The first bank holiday of the year - OK, let's forget New Year's Day - promises better weather to come and let's hope the summer is a good one.

The lambs have been gambolling in the fields for a good few weeks now and, apart from that freak couple of days in the middle of February when the snow came and reminded everyone the season was actually winter, lambing has passed off fairly peacefully in this part of the world.

Easter lambs and Easter chicks always used to be the harbingers of spring, although when you can get strawberries in the shops in December and mince pies in June, the traditional seasonal markers have been knocked rather askew. Which I, personally, reckon is a shame. Do you really need strawberries at Christmas? It takes the magic of summer away.

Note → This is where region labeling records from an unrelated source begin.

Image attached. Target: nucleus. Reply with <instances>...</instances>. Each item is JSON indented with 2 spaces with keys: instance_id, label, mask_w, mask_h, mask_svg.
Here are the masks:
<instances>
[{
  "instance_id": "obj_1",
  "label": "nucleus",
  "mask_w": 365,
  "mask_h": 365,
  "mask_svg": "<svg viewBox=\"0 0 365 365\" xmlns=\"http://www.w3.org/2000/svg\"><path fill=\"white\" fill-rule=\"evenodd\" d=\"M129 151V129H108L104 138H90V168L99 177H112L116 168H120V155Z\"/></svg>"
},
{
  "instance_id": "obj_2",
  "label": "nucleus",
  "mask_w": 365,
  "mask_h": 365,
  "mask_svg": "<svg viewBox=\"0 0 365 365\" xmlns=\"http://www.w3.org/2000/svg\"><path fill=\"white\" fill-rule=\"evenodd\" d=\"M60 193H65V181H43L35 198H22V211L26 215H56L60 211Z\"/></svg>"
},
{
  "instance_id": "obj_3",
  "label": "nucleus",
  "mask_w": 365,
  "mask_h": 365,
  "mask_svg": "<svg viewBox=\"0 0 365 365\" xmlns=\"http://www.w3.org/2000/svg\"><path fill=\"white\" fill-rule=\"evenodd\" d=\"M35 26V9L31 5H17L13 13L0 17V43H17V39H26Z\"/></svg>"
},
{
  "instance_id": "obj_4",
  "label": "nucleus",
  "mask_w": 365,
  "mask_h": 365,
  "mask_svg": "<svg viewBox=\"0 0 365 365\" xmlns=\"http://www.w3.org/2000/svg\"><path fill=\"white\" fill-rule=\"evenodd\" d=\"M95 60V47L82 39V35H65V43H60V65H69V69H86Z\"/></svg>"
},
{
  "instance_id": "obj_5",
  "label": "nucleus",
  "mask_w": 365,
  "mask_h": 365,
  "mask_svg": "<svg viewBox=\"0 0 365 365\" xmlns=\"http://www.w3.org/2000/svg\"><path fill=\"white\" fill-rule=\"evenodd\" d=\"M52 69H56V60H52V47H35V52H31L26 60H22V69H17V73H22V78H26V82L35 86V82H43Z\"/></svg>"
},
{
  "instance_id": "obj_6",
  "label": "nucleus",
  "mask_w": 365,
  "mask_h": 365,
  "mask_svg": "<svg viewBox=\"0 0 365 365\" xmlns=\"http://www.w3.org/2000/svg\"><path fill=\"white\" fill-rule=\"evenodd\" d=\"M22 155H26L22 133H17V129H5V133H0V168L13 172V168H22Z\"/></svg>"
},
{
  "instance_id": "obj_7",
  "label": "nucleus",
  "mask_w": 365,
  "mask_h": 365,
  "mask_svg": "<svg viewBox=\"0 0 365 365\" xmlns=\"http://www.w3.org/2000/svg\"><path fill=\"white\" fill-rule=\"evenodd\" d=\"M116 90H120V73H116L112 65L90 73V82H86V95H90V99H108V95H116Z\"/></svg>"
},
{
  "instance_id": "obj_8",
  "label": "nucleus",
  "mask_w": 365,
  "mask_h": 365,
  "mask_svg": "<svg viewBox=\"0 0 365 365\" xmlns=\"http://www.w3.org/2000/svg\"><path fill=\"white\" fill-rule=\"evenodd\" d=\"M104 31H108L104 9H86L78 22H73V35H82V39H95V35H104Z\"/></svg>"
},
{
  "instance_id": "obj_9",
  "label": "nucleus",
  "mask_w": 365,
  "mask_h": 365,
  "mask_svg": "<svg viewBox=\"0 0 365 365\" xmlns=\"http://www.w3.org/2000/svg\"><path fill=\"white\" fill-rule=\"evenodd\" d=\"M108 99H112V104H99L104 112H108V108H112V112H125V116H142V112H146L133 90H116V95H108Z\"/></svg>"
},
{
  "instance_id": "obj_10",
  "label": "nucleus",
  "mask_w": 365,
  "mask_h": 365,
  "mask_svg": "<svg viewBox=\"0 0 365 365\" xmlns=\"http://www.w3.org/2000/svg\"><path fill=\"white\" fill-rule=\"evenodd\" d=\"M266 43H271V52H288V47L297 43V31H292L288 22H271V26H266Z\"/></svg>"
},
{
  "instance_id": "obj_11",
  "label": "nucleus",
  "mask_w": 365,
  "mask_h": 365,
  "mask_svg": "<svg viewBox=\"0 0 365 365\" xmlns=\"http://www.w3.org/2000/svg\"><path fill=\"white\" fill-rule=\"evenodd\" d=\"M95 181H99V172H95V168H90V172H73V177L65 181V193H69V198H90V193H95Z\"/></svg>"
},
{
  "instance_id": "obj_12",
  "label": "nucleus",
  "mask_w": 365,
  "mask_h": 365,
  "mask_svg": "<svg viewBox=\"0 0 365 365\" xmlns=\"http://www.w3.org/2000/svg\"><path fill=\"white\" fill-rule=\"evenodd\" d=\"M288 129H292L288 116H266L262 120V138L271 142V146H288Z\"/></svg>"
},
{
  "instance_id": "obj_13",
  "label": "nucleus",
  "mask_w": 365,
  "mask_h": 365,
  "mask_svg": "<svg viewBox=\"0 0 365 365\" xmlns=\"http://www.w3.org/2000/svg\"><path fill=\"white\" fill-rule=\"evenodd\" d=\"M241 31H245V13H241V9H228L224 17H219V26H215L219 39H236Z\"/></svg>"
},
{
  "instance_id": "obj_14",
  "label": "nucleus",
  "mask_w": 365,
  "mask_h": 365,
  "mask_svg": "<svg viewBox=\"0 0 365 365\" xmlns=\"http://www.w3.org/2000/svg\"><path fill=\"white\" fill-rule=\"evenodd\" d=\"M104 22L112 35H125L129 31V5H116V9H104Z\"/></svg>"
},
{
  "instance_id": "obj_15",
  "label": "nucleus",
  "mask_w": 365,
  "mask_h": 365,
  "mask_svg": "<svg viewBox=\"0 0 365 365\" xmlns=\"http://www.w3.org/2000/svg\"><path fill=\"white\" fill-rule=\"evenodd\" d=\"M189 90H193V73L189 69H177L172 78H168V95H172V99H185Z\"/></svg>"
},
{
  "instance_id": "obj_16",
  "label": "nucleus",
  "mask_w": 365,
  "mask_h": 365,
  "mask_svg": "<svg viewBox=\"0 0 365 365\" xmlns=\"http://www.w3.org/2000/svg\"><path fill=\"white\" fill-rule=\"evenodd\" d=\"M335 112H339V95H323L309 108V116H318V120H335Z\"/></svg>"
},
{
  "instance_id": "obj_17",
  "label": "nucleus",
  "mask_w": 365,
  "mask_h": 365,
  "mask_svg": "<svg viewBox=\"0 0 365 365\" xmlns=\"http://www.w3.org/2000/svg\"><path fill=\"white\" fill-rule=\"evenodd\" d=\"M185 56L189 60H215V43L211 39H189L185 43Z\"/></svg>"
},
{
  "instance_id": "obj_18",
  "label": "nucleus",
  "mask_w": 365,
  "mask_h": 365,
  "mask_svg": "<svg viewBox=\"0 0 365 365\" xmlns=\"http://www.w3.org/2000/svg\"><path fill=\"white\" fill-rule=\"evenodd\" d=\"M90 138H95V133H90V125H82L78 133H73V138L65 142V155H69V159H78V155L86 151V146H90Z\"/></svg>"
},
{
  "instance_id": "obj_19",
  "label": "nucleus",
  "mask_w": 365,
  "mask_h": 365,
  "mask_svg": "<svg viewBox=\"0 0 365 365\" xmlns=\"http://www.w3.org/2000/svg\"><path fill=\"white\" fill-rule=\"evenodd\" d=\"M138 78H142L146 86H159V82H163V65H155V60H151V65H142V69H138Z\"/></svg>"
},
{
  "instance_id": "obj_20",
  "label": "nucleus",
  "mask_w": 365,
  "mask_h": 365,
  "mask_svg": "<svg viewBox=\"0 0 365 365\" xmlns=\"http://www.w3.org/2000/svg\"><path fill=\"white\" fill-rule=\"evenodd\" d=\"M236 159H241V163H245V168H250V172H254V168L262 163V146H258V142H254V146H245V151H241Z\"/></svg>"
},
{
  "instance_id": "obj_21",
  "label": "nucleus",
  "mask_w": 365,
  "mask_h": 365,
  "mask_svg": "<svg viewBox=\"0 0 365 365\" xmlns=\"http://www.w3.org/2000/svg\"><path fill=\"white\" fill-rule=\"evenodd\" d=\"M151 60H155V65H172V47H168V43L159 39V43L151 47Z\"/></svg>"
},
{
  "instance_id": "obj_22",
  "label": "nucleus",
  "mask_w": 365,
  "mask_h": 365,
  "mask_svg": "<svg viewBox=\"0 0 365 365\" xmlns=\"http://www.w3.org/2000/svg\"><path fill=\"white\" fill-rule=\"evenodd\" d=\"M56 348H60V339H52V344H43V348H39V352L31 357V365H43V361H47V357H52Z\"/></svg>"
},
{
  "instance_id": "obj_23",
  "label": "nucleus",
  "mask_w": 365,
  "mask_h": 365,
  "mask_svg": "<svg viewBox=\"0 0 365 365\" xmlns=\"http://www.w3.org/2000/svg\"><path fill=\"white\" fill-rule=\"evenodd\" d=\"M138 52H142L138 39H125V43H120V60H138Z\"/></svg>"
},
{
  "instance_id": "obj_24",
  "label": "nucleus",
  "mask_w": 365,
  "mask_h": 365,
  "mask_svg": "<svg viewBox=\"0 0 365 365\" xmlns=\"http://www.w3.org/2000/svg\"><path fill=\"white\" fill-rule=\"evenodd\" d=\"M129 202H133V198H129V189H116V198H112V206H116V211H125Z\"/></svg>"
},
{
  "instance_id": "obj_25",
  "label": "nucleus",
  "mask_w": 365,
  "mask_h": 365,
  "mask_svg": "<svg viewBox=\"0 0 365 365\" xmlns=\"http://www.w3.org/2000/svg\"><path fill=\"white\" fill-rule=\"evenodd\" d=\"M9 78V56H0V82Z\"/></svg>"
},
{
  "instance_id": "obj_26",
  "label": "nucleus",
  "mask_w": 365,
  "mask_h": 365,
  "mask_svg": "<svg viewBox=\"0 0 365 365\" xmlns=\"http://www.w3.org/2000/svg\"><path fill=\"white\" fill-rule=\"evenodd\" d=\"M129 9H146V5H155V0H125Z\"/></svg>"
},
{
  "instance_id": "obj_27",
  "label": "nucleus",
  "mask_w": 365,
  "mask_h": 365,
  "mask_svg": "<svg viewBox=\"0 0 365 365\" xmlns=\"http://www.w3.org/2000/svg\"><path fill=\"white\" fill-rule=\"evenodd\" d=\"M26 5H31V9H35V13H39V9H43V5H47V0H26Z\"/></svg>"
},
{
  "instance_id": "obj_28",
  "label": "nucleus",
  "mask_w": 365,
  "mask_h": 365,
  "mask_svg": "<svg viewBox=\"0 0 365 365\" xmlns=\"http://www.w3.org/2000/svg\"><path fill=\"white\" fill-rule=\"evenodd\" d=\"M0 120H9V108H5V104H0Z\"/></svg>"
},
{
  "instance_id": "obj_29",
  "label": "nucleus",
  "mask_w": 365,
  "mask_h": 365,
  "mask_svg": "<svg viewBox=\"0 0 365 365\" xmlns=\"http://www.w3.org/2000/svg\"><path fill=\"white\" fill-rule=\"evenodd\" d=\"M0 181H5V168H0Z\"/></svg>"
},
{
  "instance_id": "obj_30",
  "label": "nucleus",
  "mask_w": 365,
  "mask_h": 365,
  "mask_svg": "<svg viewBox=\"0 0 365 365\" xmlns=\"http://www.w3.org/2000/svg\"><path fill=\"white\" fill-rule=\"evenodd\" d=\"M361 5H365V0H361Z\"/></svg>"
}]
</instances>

Fortunately, the sight of gangs of delinquent lambs dashing across from page 17 meadows, jumping in the air and clambering on top of anything they can find, while their mothers graze quietly nearby, is still one reserved for this time of the year.

A drive through the Worcestershire countryside this weekend should provide plenty of entertainment for the lamb watchers.

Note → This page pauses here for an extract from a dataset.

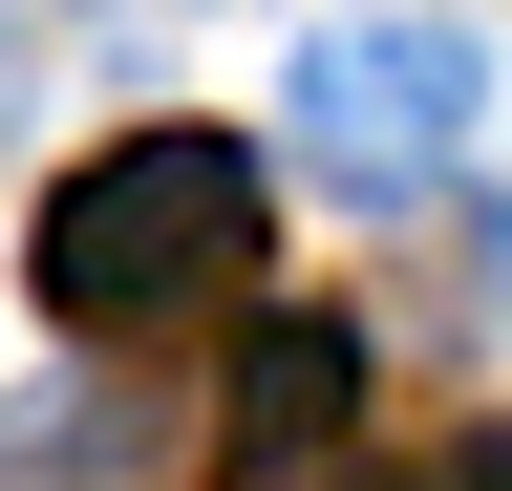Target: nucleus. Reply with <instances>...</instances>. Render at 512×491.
Returning <instances> with one entry per match:
<instances>
[{"instance_id": "5", "label": "nucleus", "mask_w": 512, "mask_h": 491, "mask_svg": "<svg viewBox=\"0 0 512 491\" xmlns=\"http://www.w3.org/2000/svg\"><path fill=\"white\" fill-rule=\"evenodd\" d=\"M448 491H512V427H470V449H448Z\"/></svg>"}, {"instance_id": "6", "label": "nucleus", "mask_w": 512, "mask_h": 491, "mask_svg": "<svg viewBox=\"0 0 512 491\" xmlns=\"http://www.w3.org/2000/svg\"><path fill=\"white\" fill-rule=\"evenodd\" d=\"M342 491H448V470H342Z\"/></svg>"}, {"instance_id": "3", "label": "nucleus", "mask_w": 512, "mask_h": 491, "mask_svg": "<svg viewBox=\"0 0 512 491\" xmlns=\"http://www.w3.org/2000/svg\"><path fill=\"white\" fill-rule=\"evenodd\" d=\"M342 427H363V321L278 299V321L235 342V385H214V470H235V491H299Z\"/></svg>"}, {"instance_id": "1", "label": "nucleus", "mask_w": 512, "mask_h": 491, "mask_svg": "<svg viewBox=\"0 0 512 491\" xmlns=\"http://www.w3.org/2000/svg\"><path fill=\"white\" fill-rule=\"evenodd\" d=\"M22 278H43L64 342H171V321H214V299L256 278V150H235V129H128V150H86V171L43 193Z\"/></svg>"}, {"instance_id": "2", "label": "nucleus", "mask_w": 512, "mask_h": 491, "mask_svg": "<svg viewBox=\"0 0 512 491\" xmlns=\"http://www.w3.org/2000/svg\"><path fill=\"white\" fill-rule=\"evenodd\" d=\"M470 129H491V43L470 22H320L299 43V150L342 193H427Z\"/></svg>"}, {"instance_id": "4", "label": "nucleus", "mask_w": 512, "mask_h": 491, "mask_svg": "<svg viewBox=\"0 0 512 491\" xmlns=\"http://www.w3.org/2000/svg\"><path fill=\"white\" fill-rule=\"evenodd\" d=\"M0 491H150V406L128 385H22L0 406Z\"/></svg>"}]
</instances>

But it's not only the sheep farmers who will be on the good foot today.

If you see a farmer smiling on your travels, the chances are he will have a herd of milking cows.

That's right, a happy herdsman. There's been precious little to cheer up dairy farmers in recent years and they've been leaving the business in droves as the supermarket giants have squeezed the farm gate price of milk until many of the small operators found it just not financially viable to carry on.

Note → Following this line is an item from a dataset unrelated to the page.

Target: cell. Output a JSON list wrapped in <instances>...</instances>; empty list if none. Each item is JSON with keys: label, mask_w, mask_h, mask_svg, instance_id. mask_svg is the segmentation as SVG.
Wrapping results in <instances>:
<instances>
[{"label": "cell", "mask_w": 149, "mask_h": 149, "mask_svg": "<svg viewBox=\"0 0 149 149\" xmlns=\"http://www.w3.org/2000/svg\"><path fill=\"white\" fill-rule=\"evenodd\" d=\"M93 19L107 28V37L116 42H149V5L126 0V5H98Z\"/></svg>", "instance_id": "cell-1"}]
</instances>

But now, almost out of the blue, comes an announcement by Tesco that it is to pay its milk farmers an extra 4p a litre, which at the new price of 22p a litre is the highest paid by any retailer. Currently, the best is M&S's 21.63p a litre.

Rivals have dismissed the promise as a tactical business move connected to the current Competition Commission inquiry, but Tesco has denied this.

However, it admits the deal will cost it £25m a year - as it intends to keep its shelf price for milk unchanged - and this begs the question, if it can afford to cut £25m from its milk profits, how much was it making from the industry before?

Nevertheless, the hard-pressed dairy industry, which sees 17 farmers quit every week, is grateful for any small mercy.

"Perhaps the one big surprise is that Tesco hasn't done something like this before," said Mark Robinson, who runs a 115-strong herd of milking Holsteins at Spetchley, just outside Worcester.

"The supermarket has always been very good on its PR side and can obviously afford it. What I would have liked to have seen is a more sustainable rise based on an increase in the shelf price for milk, because I think the public would accept that.

"What might not be apparent is the extra 4p a litre will only be paid on liquid milk sales (the milk that goes into a bottle) and this only makes up part of a farm's total milk production. Usually between 40-60 per cent. The rest goes into cheese and yoghurt.

"I usually produce about one million gallons of milk a year from the cows here and if I received an extra 4p a litre I could just about manage to run the dairy operation at a profit. As it is, I'm making a loss. Fortunately that's not all we do on this farm."